-- W.B. YEATS, "The Second Coming"
Can the centre hold? |
As far back as there has been a country, Americans have understood that in a republic, what is good for the most people is generally what works best for the nation as a whole. It didn't always work that way. Until the 20th century, Americans lived under a fairly rigid if unofficial class system.
Unless someone was fortunate enough to invent something or lucky enough to find precious minerals, the chance of a working-class person to become rich was about as likely as the Horatio Alger stories being true.
Two things happened that changed our society, both of them during World War I. One was the income tax and the other was the estate tax, both of them worked to reduce the strength of what was essentially an American aristocracy.
From then up until about 1980, we built one of the most egalitarian societies the world has ever known, and at a fairly high level. Through the 50s and most of the 60s as well, it was possible for a man without much of an education to get a good enough job to own a home, raise a family and live a reasonably middle-class lifestyle.
But just as Ronald Reagan once said that freedom is never more than one generation away from being threatened, the same is true of an egalitarian society. The mega-wealthy, America's "aristocrats," never stop battling for ways to reduce the amount of their money that goes to the government.
Less than 35 years later, our country has changed fundamentally. Mencken said that ignorance and greed would ultimately bring our republic down, and even if it isn't the same people who are ignorant and greedy, they're all over the place these days.

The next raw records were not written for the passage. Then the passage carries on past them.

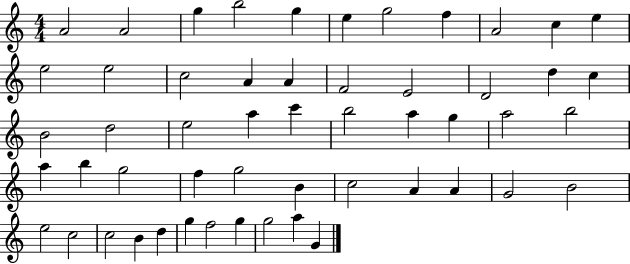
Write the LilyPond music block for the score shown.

{
  \clef treble
  \numericTimeSignature
  \time 4/4
  \key c \major
  a'2 a'2 | g''4 b''2 g''4 | e''4 g''2 f''4 | a'2 c''4 e''4 | \break e''2 e''2 | c''2 a'4 a'4 | f'2 e'2 | d'2 d''4 c''4 | \break b'2 d''2 | e''2 a''4 c'''4 | b''2 a''4 g''4 | a''2 b''2 | \break a''4 b''4 g''2 | f''4 g''2 b'4 | c''2 a'4 a'4 | g'2 b'2 | \break e''2 c''2 | c''2 b'4 d''4 | g''4 f''2 g''4 | g''2 a''4 g'4 | \break \bar "|."
}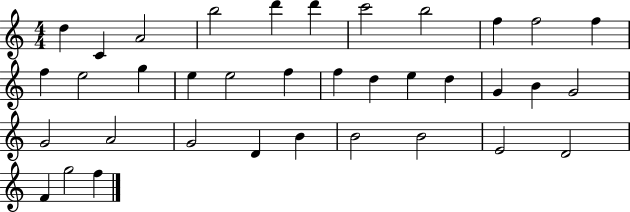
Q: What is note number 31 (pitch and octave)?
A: B4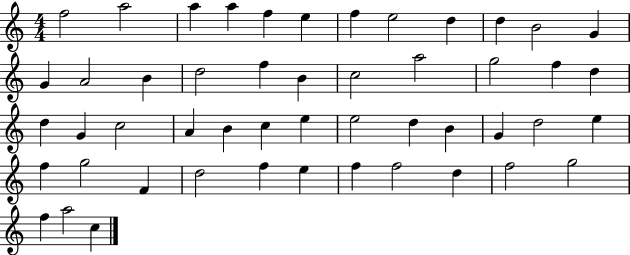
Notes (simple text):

F5/h A5/h A5/q A5/q F5/q E5/q F5/q E5/h D5/q D5/q B4/h G4/q G4/q A4/h B4/q D5/h F5/q B4/q C5/h A5/h G5/h F5/q D5/q D5/q G4/q C5/h A4/q B4/q C5/q E5/q E5/h D5/q B4/q G4/q D5/h E5/q F5/q G5/h F4/q D5/h F5/q E5/q F5/q F5/h D5/q F5/h G5/h F5/q A5/h C5/q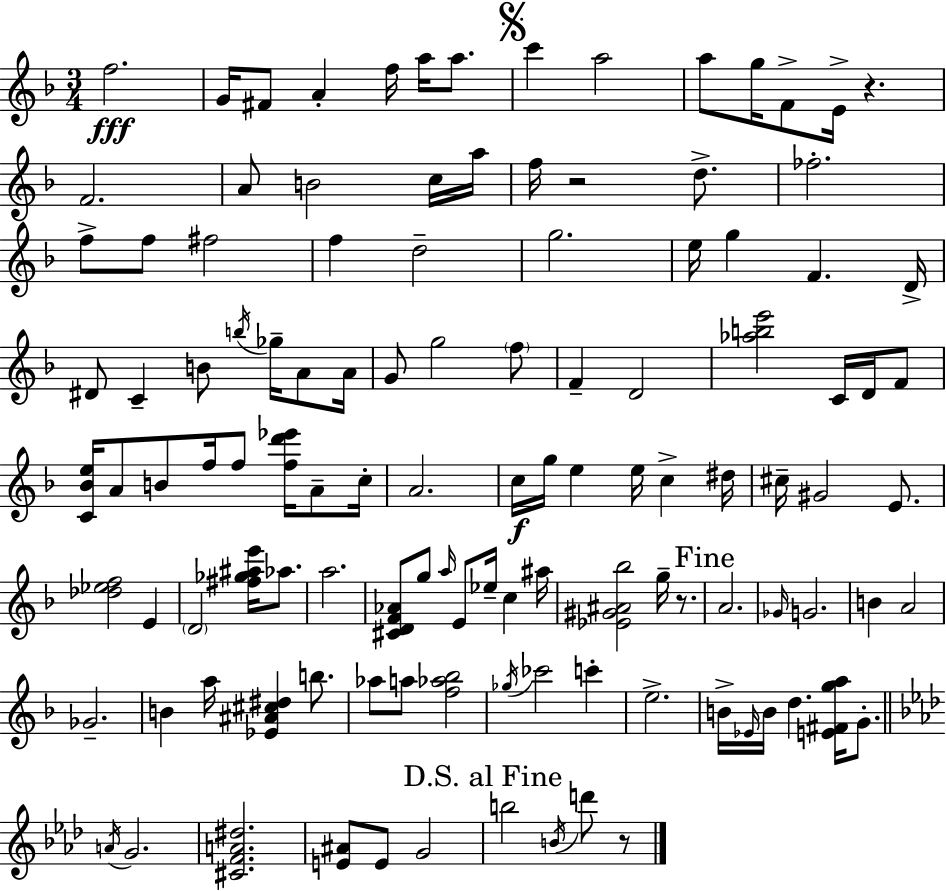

Maybe the best way to look at it is that the ignorant are allowing the greedy to steal from the rest of us.
We allow a family with $140 billion net wealth to continue growing their fortune by keeping their workers in poverty.
We allow two brothers with more than $80 billion between them essentially to buy entire state governments to further their own interests.
The center won't hold much longer.
And when it finally does not hold, when everything put together falls apart, we may have the answer to Yeats' question in "The Second Coming."
"What rough beast, its hour come round at last, slouches towards Bethlehem to be born?"